Aufgabenstellung => Schreibe den Text über Phyllis Bober und die Digitalisierung des Census weiter und beginne direkt nach seinem letzten Satz.

Textblock =>
────

Phyllis Bober und die Digitalisierung des Census
In den späten 1970er- und frühen 1980er-Jahren begann für den Census eine neue Ära. Der Kunsthistoriker Michael Greenhalgh von der Universität in Leicester, ein Pionier im Bereich der geisteswissenschaftlichen Informatik, schlug die Digitalisierung der Census-Datenbank vor und sammelte Unterstützung für dieses Vorhaben. Zeitgleich wurde der mögliche Nutzen eines digitalisierten Census immer deutlicher, denn die Bibliotheca Hertziana, damals unter der Leitung von Christoph Frommel und Matthias Winner, wurde zur Partnerinstitution. Damit erweiterte sich der Umfang des Projekts auch auf architektonisches Material. Das Warburg Institute und die Bibliotheca Hertziana konnten die Unterstützung des Art History Information Programs der J. Paul Getty-Stiftung gewinnen. 1982, mit finanzieller Unterstützung des Getty und unter der Leitung Arnold Nesselraths, begann schließlich die Digitalisierung. Die Datenbank entwickelte sich in den kommenden Jahrzehnten stetig weiter. Dieser Prozess ist in Raum 4 beschrieben.
Für die Gestaltung dieser Ausstellung erforschten die Seminarteilnehmer*innen unter anderem die Briefe Phyllis Bobers, die heute Teil der Bryn Mawr Special Collections sind. Dort stießen sie auf eine Reihe interessanter Briefe aus den frühen 1980er- Jahren, aus denen Bobers Beteiligung an der Digitalisierung des Census hervorgeht.
Bober hatte seit 1946 das Projekt geleitet und den analogen Census aufgebaut. In den 1980ern wagte das seit Jahrzehnten bestehende Census-Projekt eines der ersten Experimente in der heute als “Digital Humanities” bezeichneten Disziplin. Wie würde Phyllis Bober mit dieser Situation umgehen?
Phyllis Pray Bober, Bryn Mawr Library Special Collections
Das Bober-Archiv in Bryn Mawr
Heute befindet sich ein Großteil von Phyllis Bobers Nachlass im Archiv des Bryn Mawr College. Darunter sind persönliche Briefe und andere Dokumente wie für den Census angefertigte Karteikarten und zahlreiche Briefe von Ruth Rubinstein, in denen es z.B. um ihr “Handbuch” geht.

────

Datenabschnitt =>
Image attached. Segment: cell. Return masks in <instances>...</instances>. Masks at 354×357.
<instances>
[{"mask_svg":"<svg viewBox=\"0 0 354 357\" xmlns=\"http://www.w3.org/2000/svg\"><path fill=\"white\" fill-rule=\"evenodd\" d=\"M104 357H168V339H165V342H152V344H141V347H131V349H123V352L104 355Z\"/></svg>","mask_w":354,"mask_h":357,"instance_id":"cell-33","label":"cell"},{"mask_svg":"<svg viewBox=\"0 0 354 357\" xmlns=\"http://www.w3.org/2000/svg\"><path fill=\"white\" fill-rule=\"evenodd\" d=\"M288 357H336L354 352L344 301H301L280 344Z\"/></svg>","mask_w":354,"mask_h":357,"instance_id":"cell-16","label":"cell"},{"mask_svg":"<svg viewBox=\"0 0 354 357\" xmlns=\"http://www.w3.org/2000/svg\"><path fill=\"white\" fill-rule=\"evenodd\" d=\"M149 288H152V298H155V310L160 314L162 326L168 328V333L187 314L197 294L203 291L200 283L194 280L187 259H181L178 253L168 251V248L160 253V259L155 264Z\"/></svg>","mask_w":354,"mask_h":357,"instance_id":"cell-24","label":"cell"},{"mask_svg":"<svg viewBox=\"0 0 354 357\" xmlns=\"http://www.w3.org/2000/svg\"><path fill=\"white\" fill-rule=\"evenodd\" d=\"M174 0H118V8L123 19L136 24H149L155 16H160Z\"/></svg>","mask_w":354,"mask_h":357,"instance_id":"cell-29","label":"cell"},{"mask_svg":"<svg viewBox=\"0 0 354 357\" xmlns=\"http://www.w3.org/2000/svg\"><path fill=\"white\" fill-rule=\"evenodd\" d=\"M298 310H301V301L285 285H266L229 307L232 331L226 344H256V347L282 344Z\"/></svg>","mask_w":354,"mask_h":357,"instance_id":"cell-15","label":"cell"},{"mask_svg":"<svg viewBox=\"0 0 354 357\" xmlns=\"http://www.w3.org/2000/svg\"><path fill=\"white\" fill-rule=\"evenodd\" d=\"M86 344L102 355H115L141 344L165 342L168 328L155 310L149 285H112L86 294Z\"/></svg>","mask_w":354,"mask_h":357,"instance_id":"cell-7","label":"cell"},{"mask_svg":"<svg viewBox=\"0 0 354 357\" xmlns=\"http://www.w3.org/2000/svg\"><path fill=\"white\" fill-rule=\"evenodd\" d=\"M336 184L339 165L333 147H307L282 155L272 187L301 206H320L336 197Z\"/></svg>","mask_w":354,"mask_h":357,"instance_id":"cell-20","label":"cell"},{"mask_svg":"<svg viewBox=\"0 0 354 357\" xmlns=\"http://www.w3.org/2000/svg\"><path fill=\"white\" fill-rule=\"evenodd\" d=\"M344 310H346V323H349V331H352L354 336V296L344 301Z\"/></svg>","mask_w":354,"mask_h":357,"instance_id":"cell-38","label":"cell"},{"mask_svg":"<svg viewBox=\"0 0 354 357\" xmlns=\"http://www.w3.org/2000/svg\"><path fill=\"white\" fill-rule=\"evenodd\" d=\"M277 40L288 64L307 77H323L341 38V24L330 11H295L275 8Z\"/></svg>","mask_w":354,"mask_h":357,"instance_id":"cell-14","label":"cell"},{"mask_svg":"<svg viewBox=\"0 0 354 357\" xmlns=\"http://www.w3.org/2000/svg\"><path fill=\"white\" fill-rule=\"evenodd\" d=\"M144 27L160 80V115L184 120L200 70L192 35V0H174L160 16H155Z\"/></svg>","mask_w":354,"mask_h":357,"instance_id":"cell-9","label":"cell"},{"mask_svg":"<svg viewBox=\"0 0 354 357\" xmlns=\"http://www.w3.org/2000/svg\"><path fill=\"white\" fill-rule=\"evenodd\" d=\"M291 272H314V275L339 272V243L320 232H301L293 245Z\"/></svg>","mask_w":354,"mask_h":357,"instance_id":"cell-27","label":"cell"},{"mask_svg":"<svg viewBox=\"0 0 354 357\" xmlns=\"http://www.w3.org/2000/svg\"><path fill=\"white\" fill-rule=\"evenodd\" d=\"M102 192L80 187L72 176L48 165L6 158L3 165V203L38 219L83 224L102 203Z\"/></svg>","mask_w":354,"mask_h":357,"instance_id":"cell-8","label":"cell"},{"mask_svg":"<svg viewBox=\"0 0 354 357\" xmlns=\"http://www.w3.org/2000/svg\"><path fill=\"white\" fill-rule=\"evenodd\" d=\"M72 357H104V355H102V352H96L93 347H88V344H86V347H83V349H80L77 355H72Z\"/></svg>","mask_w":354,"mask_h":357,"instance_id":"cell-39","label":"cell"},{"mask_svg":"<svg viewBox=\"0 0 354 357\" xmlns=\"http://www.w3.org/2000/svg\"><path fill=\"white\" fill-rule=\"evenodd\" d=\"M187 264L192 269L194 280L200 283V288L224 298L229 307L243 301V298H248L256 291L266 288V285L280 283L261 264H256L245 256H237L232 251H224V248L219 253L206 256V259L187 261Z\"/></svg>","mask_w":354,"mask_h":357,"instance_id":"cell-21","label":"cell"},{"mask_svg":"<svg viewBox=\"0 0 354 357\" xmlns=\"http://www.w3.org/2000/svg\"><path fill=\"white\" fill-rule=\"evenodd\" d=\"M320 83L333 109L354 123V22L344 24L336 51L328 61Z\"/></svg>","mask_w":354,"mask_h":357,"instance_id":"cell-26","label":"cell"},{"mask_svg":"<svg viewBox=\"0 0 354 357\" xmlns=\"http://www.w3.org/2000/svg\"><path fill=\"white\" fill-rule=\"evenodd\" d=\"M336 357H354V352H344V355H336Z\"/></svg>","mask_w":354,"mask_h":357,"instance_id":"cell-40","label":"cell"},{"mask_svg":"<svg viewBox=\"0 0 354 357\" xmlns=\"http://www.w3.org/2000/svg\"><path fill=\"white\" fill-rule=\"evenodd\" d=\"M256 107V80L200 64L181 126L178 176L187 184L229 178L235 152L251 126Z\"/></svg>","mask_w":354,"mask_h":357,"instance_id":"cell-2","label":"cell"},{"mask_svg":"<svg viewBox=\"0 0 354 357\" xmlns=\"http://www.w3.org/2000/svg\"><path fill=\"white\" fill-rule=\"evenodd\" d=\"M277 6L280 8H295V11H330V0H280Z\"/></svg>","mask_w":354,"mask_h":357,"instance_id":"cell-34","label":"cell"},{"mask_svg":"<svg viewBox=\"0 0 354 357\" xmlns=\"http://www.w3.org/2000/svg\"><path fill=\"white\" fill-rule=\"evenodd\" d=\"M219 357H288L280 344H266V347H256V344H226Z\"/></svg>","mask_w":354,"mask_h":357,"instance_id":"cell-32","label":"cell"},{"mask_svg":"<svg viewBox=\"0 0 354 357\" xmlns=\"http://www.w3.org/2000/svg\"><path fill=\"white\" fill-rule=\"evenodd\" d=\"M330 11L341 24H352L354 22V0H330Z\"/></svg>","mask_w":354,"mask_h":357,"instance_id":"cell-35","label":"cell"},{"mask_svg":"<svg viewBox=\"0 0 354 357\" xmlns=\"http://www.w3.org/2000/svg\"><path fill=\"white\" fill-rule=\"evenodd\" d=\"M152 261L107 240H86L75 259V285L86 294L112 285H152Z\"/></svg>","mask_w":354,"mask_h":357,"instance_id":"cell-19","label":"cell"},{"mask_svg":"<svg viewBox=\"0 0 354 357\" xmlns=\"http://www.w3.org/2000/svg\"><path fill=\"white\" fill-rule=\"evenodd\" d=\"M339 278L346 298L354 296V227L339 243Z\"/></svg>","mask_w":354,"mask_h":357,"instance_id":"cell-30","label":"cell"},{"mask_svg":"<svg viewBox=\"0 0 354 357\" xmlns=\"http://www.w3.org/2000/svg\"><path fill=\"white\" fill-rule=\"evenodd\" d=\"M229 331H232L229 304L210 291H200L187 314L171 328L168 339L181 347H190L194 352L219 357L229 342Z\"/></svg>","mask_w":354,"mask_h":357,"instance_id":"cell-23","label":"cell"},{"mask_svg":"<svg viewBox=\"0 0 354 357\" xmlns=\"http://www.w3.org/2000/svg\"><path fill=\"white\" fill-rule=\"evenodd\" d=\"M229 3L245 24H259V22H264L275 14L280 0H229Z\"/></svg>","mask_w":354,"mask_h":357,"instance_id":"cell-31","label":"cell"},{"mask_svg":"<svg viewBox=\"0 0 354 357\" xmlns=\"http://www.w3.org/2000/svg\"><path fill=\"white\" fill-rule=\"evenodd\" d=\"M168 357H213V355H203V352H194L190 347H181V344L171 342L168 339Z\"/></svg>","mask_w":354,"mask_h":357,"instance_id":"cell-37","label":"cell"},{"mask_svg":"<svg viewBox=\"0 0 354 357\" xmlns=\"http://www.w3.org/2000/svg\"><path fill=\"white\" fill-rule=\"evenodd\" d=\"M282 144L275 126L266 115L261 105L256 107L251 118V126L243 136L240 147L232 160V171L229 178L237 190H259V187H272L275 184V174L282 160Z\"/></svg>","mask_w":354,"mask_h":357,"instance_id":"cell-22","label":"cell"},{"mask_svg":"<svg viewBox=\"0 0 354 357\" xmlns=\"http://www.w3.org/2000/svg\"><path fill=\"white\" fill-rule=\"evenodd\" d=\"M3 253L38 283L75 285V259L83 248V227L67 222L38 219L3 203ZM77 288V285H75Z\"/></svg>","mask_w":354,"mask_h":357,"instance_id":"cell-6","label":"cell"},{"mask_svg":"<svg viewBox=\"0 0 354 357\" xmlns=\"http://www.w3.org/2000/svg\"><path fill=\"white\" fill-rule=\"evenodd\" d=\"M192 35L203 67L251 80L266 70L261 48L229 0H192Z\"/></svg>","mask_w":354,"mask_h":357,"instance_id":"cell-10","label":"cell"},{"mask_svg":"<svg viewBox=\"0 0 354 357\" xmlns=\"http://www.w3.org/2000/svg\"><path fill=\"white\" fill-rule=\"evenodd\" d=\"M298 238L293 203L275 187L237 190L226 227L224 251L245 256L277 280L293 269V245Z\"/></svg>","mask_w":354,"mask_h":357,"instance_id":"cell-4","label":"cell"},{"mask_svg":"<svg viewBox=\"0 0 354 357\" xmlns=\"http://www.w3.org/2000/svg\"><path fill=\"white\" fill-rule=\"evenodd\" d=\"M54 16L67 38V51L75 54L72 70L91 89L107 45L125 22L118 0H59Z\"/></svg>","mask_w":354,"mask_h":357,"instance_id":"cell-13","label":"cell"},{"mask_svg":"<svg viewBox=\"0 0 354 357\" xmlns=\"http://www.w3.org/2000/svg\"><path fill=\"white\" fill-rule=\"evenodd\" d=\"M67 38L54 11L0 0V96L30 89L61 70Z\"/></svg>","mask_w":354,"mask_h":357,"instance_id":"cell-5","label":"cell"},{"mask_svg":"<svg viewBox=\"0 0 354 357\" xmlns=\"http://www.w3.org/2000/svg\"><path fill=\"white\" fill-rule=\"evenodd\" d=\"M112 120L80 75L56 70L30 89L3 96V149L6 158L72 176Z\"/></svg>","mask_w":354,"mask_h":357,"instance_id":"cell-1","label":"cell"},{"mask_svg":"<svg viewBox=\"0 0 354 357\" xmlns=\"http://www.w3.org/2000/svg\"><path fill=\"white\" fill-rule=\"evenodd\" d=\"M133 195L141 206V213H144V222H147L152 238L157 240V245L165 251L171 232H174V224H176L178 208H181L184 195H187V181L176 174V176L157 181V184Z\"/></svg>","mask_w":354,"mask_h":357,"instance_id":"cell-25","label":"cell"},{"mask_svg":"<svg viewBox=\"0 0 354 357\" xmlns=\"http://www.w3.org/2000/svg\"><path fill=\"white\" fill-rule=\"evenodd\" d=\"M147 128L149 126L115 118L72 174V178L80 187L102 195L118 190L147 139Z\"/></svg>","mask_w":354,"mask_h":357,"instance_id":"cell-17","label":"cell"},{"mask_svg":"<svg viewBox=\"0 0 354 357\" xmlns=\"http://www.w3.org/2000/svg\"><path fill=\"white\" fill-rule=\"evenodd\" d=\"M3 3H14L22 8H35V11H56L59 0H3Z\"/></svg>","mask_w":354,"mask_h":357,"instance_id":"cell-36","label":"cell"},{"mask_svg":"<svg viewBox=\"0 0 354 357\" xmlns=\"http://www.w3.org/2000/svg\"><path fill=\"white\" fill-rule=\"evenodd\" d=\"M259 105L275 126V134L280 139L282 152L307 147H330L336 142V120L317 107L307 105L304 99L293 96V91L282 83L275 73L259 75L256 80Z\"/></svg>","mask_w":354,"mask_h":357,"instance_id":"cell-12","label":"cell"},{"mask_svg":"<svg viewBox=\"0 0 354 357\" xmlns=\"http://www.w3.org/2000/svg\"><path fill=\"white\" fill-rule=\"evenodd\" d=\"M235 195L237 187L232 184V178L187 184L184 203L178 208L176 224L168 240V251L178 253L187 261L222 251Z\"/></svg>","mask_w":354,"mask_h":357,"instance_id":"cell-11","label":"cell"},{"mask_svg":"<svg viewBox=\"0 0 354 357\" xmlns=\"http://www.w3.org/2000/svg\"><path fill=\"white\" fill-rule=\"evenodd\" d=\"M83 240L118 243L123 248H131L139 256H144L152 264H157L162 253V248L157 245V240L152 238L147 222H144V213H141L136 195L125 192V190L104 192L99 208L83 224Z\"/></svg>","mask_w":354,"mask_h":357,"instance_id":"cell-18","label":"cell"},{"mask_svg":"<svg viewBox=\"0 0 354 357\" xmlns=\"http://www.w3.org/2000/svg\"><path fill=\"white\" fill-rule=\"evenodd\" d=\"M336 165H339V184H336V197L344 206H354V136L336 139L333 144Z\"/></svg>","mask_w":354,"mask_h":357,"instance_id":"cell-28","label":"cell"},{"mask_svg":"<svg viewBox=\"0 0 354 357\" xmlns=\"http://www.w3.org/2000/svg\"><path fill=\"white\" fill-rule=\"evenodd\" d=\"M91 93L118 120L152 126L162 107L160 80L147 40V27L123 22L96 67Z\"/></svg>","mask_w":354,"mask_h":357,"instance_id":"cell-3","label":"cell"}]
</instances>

────

Schriftliche Antwort =>
Dieser Raum widmet sich einigen Briefen, die Bober an Joe Trapp, den Direktor das Warburg Institutes, und an Nancy Englander vom Getty richtete und aus denen ihr Beitrag zur Digitalisierung des Census hervorgeht. Zentrale Zitate aus diesen Briefen sind unten transkribiert.
Bryn Mawr Special Collections, Brief von Phyllis Bober an Joe Trapp (detail), 31. Mai 1982
Phyllis Bober, Briefwechsel, 1982–3, Bryn Mawr Special Collections
Finally I get down to sending you a note on my trip to Frankfurt, Gesellschaft für Information und Dokumentation (GID), a former institute of MPG, and to Munich, Max-Planck (MPG), to discuss our computer plans […]
At first I got the impression that the people I talked to liked the project and that they did not see any major basic problem. At the moment there are two main questions to solve: The first is which machines we want to use […] the second question was concerned with the programming.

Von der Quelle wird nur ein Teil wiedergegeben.